*Goal of the exercise*. Identify each line in the material below that contains the string "warm", and copy those lines in full. Case counts, so a match must have the same capitalization.

*Dataset extract*.
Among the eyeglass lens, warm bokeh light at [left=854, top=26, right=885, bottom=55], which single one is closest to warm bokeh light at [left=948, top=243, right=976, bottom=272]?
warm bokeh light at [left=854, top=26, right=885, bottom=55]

...

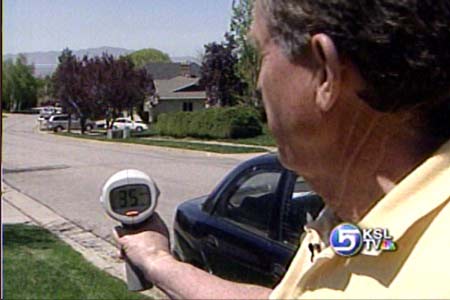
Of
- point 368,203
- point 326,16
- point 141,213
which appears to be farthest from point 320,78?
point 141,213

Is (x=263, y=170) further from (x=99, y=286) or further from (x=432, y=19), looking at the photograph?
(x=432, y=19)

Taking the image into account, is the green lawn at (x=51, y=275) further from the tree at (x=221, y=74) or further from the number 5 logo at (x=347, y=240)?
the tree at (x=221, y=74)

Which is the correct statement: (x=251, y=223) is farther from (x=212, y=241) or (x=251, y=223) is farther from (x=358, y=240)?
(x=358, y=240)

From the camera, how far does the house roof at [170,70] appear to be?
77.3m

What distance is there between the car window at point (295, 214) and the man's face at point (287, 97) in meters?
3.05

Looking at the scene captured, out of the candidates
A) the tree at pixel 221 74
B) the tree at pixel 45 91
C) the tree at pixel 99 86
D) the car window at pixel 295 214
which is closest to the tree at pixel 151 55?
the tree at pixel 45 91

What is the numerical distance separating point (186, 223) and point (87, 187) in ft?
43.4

*Response to the exercise*.
Among the eyeglass lens, warm bokeh light at [left=854, top=26, right=885, bottom=55], which single one is closest to warm bokeh light at [left=948, top=243, right=976, bottom=272]?
warm bokeh light at [left=854, top=26, right=885, bottom=55]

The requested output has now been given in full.